Pitfall 1: Evicting During Peak Load

If your eviction worker shares the same Redis or vector store connection pool as your inference path, a heavy eviction job will starve inference requests of connections. Use separate connection pools, or better yet, a dedicated eviction service with its own infrastructure allocation. Rate-limit eviction jobs by tenant priority tier during peak hours.

Pitfall 2: Summarizing Summaries Recursively

In hierarchical summarization, if you are not careful, you will end up summarizing a summary of a summary, compounding information loss exponentially. Always track is_summary: true in your turn metadata and apply a different, more conservative compression ratio when summarizing summaries. Set a maximum recursion depth of two levels.

Pitfall 3: Ignoring Token Counting Discrepancies Across Models

Tiktoken's cl100k_base encoding is accurate for OpenAI models but will give you wrong counts for Anthropic Claude, Google Gemini, or open-source models. Maintain a model-specific token counter registry in your pipeline and select the right encoder based on the tenant's configured model. A 15% miscounting error on a 32,000-token budget means you will consistently over-provision or under-provision by nearly 5,000 tokens.

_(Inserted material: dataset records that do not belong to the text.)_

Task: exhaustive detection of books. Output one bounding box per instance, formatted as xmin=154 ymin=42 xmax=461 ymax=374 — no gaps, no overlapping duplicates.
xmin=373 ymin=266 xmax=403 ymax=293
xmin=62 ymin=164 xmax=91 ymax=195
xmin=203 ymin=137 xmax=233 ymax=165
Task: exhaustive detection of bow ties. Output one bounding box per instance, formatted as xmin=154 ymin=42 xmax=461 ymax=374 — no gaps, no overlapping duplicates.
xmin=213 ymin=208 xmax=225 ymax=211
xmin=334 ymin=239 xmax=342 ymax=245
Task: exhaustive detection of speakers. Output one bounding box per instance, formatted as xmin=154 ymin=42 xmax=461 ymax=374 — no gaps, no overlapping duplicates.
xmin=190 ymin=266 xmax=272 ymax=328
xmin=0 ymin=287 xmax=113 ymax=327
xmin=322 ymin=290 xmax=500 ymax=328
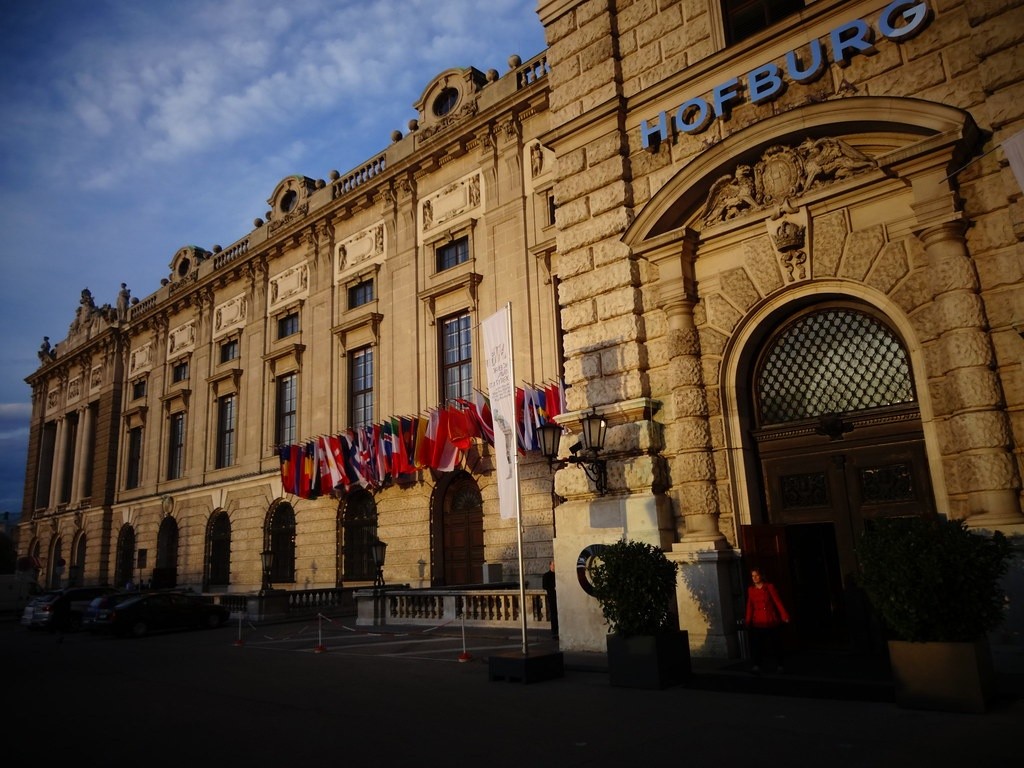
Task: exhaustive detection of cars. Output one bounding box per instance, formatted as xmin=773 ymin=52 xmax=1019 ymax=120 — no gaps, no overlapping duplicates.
xmin=94 ymin=591 xmax=230 ymax=639
xmin=21 ymin=585 xmax=142 ymax=633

Pitfall 4: No Graceful Degradation for Eviction Failures

If your eviction worker is down and a tenant's vector store hits the hard limit, write operations will fail. This should not crash the agent. Implement a graceful degradation path: when vector store writes fail due to quota exhaustion, fall back to working memory only, log the event, and alert the on-call team. Never propagate a storage quota error directly to the end user.

Conclusion

Building a per-tenant AI agent memory eviction and context pruning pipeline is one of the most operationally demanding challenges in multi-tenant LLM platform engineering. But it is also one of the highest-leverage investments you can make. Done right, it gives you predictable cost curves, consistent latency under load, strong tenant isolation guarantees, and agent sessions that remain coherent and useful over days or weeks rather than burning out after a few hundred turns.

The architecture described here, combining a tenant budget manifest, a tiered pruning strategy selection, a composite-scored eviction algorithm, a tenant-scoped vector client, and an async eviction worker, is designed to be incrementally adoptable. You do not need to ship all of it at once. Start with the budget tracker and sliding window pruning. Add relevance scoring when you see quality complaints. Layer in hierarchical summarization for your highest-value tenants. Build the eviction pipeline once your vector store costs start to climb.

The agents your tenants run in 2026 are longer-lived, more capable, and more memory-hungry than anything we were managing two years ago. The infrastructure that supports them needs to grow up to match. This pipeline is how you make that happen without letting one tenant's ambitious workflow become everyone else's problem.